Brano selezionato
Il problema è perciò quello della nutrizione e dell’idratazione artificiale, che di per sé è una terapia e richiederebbe pertanto il consenso informato. A tal proposito la «Carta degli operatori sanitari» afferma: «L’alimentazione e l’idratazione, anche artificialmente amministrate, rientrano tra le cure normali dovute sempre all’ammalato quando non risultino gravose per lui: la loro indebita sospensione può avere il significato di vera e propria eutanasia».
La questione oggi è più che mai dibattuta e rimane aperta, prestandosi a diverse interpretazioni, come ha dimostrato il caso di Terry Schiavo negli Stati Uniti.
L’Organizzazione mondiale della sanità, in un documento-manuale del 1998 ha ribadito: «La nutrizione intravenosa è controindicata nei pazienti terminali. Non migliora l’aumento ponderale e non prolunga la vita. La nutrizione enterale ha un ruolo molto limitato nella malattia terminale. Dovrebbe essere usata solo nei pazienti che ne hanno un chiaro beneficio. La nutrizione artificiale non dovrebbe essere usata nei pazienti moribondi». In tali casi si può parlare, non impropriamente, di accanimento terapeutico.
IL DIRITTO ALL’INFORMAZIONE
Una problematica specifica è rappresentata dalla questione se, e in che modo, si deve dire al paziente la verità riguardo alla diagnosi e alla prognosi.
«C’è un diritto della persona ad essere informata sul proprio stato di vita. Questo diritto non viene meno in presenza di diagnosi e prognosi di malattia che porta alla morte, ma trova ulteriori motivazioni» (Carta degli operatori sanitari n.125).
In passato, soprattutto nei paesi latini, si era portati a non dire la verità o a dirla non completamente, per non privare il malato della speranza di guarigione. Oggi invece, mutando il contesto socio-culturale, si è maggiormente propensi a comunicarla, pur valutando attentamente ogni singolo caso.
La sensibilità dell’operatore sanitario e la sua capacità di comunicare e di relazionarsi con il malato ed i suoi cari rappresenta forse la risposta più convincente per risolvere questo eterno dilemma.
Le cure palliative costituiscono un’espressione profonda nel percorso di umanizzazione della medicina, come una risposta alla richiesta drammatica e sempre crescente di eutanasia, che non è altro che sintomo di una società in cui si rimane soli davanti alle domande angoscianti sulla morte e di una scienza non solo troppo tecnologica e avulsa dai veri problemi del malato, ma anche assolutamente priva di autentica relazionalità umana.

Il quesito
Ripeti alla lettera il brano sull'assistenza ai malati terminali, partendo da "IL DIRITTO ALL’INFORMAZIONE" e proseguendo fino a "ogni singolo caso.". Le righe non hanno alcun ruolo in questa consegna.

Dati di ancoraggio spaziale
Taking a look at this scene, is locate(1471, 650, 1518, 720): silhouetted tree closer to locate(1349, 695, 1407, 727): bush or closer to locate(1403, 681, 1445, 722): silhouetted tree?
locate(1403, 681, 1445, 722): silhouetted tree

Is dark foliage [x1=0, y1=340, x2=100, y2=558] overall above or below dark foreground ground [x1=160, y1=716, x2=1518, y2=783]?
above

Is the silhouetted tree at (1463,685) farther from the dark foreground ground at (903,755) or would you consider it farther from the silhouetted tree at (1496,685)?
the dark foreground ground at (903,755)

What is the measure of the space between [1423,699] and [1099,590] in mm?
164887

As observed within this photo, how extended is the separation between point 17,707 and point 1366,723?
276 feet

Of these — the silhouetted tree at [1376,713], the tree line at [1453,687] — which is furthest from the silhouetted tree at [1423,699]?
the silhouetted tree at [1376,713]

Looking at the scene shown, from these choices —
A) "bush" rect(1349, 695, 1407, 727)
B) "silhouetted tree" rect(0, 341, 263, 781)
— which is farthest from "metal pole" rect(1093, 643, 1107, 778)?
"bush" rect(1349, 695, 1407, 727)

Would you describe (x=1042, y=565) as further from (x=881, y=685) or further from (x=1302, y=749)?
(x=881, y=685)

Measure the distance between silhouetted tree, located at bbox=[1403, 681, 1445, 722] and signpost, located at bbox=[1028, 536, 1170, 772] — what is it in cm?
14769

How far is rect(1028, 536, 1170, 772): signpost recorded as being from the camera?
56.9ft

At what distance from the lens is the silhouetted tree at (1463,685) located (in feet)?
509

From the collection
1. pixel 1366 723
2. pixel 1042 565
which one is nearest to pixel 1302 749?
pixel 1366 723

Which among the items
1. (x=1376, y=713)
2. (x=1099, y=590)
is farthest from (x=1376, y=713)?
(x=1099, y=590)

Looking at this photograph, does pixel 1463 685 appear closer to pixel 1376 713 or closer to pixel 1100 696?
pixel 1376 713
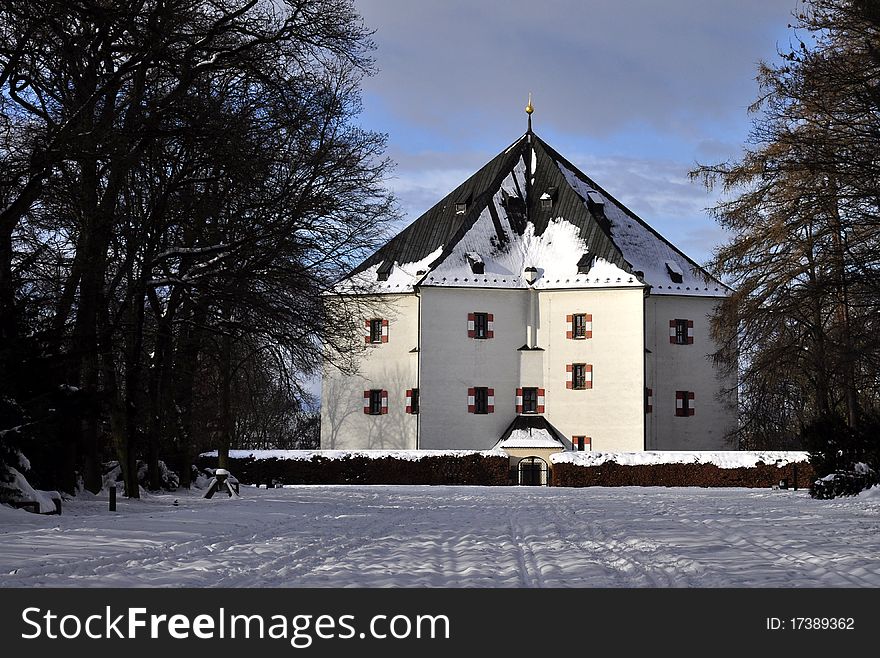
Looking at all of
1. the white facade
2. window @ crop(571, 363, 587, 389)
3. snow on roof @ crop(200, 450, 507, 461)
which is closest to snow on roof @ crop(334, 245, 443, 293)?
the white facade

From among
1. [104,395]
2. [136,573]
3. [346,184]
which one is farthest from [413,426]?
[136,573]

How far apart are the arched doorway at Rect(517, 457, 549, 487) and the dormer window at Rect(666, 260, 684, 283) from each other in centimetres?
1201

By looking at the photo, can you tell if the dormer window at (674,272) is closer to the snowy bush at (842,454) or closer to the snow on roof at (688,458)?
the snow on roof at (688,458)

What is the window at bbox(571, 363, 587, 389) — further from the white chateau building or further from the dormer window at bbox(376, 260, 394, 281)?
the dormer window at bbox(376, 260, 394, 281)

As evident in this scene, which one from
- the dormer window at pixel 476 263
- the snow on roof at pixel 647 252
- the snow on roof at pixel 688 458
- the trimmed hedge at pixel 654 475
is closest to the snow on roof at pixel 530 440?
the snow on roof at pixel 688 458

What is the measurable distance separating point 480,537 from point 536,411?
132 ft

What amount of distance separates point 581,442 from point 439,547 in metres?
41.7

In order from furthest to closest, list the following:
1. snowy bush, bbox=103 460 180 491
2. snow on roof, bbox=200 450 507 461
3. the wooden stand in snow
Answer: snow on roof, bbox=200 450 507 461, snowy bush, bbox=103 460 180 491, the wooden stand in snow

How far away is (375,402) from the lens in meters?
57.0

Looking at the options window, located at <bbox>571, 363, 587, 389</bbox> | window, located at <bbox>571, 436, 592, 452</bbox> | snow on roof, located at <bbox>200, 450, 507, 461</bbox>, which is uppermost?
window, located at <bbox>571, 363, 587, 389</bbox>

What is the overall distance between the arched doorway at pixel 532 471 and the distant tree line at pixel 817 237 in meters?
15.5

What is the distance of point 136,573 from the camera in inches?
427

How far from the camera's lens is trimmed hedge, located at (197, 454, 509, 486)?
49.3 meters
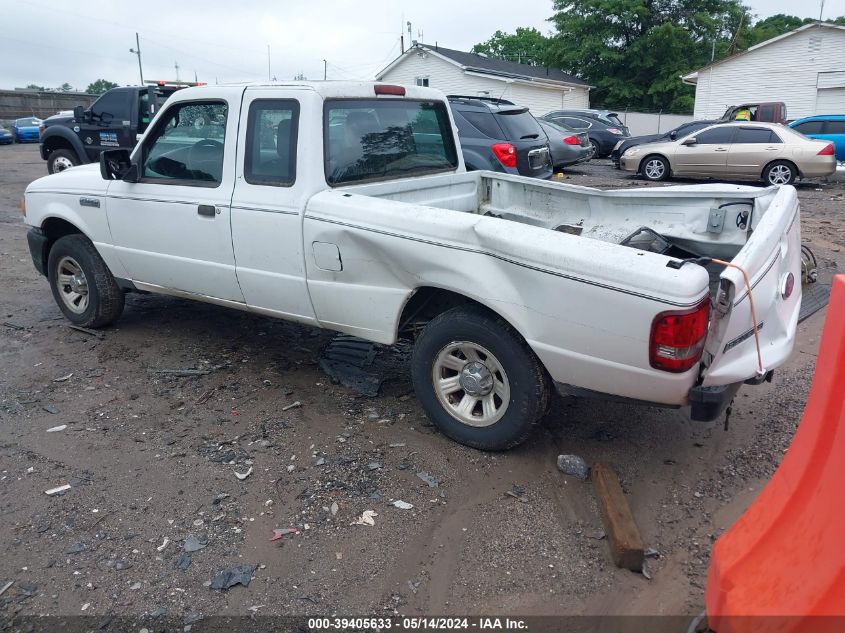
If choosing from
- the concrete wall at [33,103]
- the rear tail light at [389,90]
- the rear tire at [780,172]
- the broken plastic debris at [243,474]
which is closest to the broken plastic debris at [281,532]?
the broken plastic debris at [243,474]

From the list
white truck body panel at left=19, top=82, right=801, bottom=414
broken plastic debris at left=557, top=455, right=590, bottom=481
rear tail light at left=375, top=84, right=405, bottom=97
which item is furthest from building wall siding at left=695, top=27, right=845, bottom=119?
broken plastic debris at left=557, top=455, right=590, bottom=481

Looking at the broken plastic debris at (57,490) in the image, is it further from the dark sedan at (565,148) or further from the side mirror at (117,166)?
the dark sedan at (565,148)

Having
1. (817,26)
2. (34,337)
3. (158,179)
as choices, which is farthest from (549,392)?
(817,26)

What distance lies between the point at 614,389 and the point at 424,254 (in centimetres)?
120

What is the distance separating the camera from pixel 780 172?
48.8 ft

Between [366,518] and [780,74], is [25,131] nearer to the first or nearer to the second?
[366,518]

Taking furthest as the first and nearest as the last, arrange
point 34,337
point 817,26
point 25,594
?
point 817,26
point 34,337
point 25,594

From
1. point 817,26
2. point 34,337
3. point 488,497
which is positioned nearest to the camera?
point 488,497

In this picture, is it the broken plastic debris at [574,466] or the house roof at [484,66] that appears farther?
the house roof at [484,66]

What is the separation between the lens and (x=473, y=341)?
3658 mm

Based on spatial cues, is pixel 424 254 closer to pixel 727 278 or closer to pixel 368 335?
pixel 368 335

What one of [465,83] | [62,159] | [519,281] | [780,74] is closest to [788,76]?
[780,74]

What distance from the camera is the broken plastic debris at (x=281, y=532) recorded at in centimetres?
322

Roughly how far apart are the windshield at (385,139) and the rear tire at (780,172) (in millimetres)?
12199
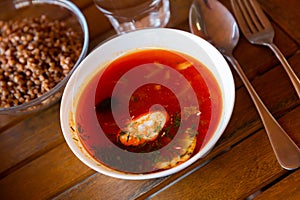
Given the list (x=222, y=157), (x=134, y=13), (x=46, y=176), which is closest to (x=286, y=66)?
(x=222, y=157)

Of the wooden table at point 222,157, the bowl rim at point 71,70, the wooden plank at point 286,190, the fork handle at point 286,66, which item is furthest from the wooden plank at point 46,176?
the fork handle at point 286,66

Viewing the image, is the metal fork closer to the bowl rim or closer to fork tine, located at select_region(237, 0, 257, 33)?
fork tine, located at select_region(237, 0, 257, 33)

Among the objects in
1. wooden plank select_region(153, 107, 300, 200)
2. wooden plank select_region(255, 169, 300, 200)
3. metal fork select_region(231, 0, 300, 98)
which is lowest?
wooden plank select_region(255, 169, 300, 200)

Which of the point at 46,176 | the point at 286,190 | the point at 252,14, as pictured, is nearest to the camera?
the point at 286,190

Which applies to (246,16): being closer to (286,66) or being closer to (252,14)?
(252,14)

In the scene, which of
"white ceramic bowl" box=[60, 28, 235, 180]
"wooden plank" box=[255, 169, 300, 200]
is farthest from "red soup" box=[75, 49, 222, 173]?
"wooden plank" box=[255, 169, 300, 200]
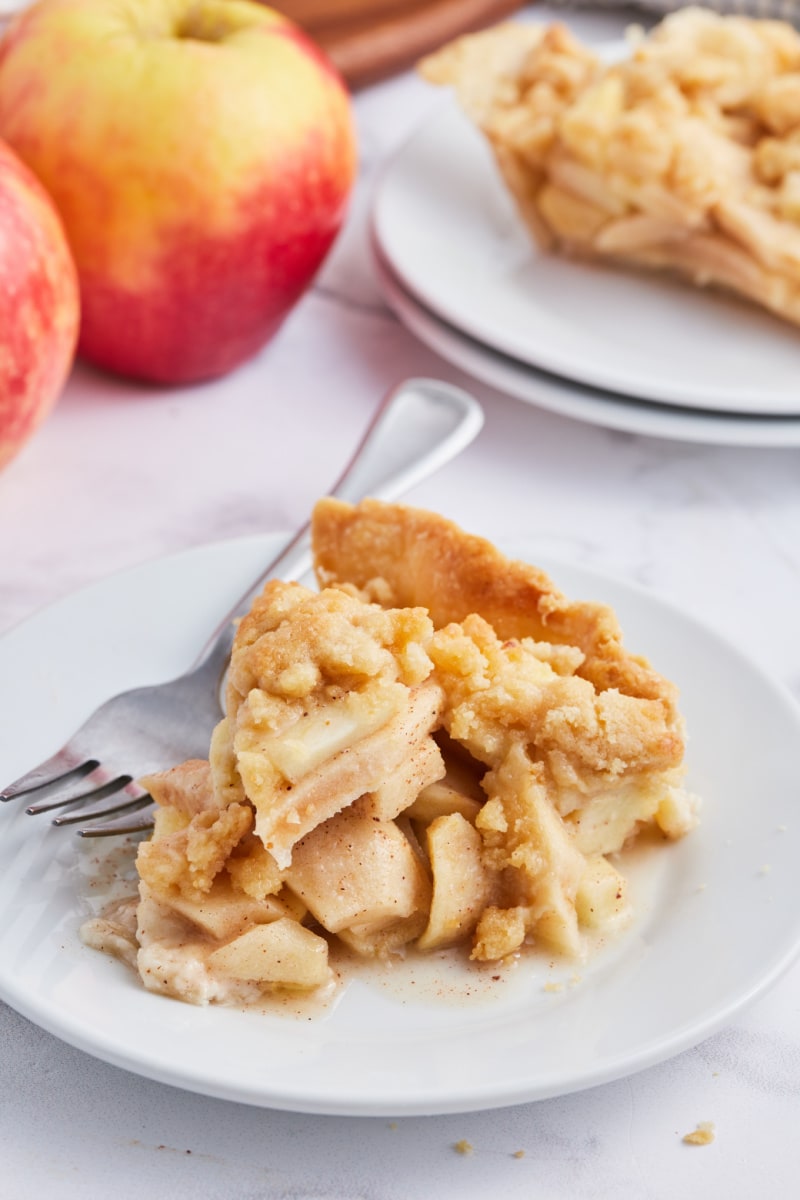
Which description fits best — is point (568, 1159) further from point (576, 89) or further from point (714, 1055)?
point (576, 89)

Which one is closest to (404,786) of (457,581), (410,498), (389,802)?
(389,802)

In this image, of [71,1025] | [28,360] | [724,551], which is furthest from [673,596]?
[71,1025]

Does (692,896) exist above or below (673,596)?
above

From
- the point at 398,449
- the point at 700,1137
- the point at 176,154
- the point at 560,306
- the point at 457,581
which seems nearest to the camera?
the point at 700,1137

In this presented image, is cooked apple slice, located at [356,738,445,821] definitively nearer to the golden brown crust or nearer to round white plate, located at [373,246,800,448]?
the golden brown crust

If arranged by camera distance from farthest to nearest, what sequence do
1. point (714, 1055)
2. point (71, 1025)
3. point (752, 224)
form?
point (752, 224)
point (714, 1055)
point (71, 1025)

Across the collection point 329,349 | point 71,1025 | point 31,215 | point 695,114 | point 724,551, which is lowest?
point 724,551

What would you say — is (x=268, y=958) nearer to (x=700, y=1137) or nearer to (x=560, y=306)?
→ (x=700, y=1137)
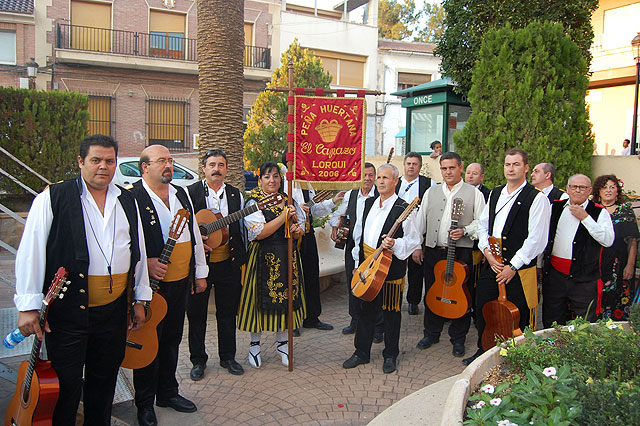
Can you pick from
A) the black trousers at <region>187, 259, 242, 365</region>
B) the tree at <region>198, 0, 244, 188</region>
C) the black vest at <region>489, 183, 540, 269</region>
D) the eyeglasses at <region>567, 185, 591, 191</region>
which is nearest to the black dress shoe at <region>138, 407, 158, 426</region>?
the black trousers at <region>187, 259, 242, 365</region>

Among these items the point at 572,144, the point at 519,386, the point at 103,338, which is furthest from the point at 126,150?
the point at 519,386

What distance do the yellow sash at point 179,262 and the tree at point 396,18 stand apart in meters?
34.6

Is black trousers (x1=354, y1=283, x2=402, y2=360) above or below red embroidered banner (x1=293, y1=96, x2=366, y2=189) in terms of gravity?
below

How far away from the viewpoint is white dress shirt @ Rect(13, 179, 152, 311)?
116 inches

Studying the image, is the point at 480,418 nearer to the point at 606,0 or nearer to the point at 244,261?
the point at 244,261

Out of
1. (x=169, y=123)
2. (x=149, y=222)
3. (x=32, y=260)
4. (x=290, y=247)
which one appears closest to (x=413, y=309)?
(x=290, y=247)

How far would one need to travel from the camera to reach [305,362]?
5.20 m

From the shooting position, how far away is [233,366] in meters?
4.88

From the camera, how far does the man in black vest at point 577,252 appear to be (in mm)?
4832

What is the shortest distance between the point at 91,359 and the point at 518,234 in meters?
3.68

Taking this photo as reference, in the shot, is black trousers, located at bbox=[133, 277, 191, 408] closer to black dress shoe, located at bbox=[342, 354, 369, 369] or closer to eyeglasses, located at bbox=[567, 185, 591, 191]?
black dress shoe, located at bbox=[342, 354, 369, 369]

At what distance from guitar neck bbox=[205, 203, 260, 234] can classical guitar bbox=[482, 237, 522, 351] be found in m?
2.23

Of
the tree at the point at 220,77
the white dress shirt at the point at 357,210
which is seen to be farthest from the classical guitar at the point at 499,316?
the tree at the point at 220,77

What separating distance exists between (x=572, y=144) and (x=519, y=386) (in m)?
6.44
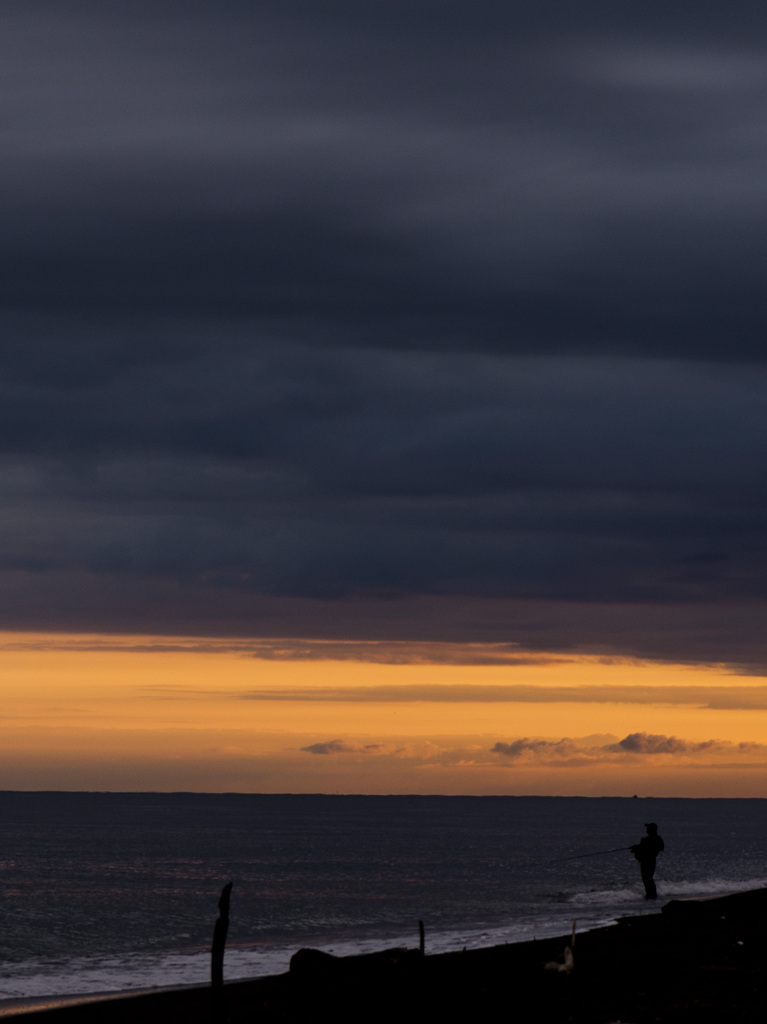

Risposta
IL DIRITTO ALL’INFORMAZIONE
Una problematica specifica è rappresentata dalla questione se, e in che modo, si deve dire al paziente la verità riguardo alla diagnosi e alla prognosi.
«C’è un diritto della persona ad essere informata sul proprio stato di vita. Questo diritto non viene meno in presenza di diagnosi e prognosi di malattia che porta alla morte, ma trova ulteriori motivazioni» (Carta degli operatori sanitari n.125).
In passato, soprattutto nei paesi latini, si era portati a non dire la verità o a dirla non completamente, per non privare il malato della speranza di guarigione. Oggi invece, mutando il contesto socio-culturale, si è maggiormente propensi a comunicarla, pur valutando attentamente ogni singolo caso.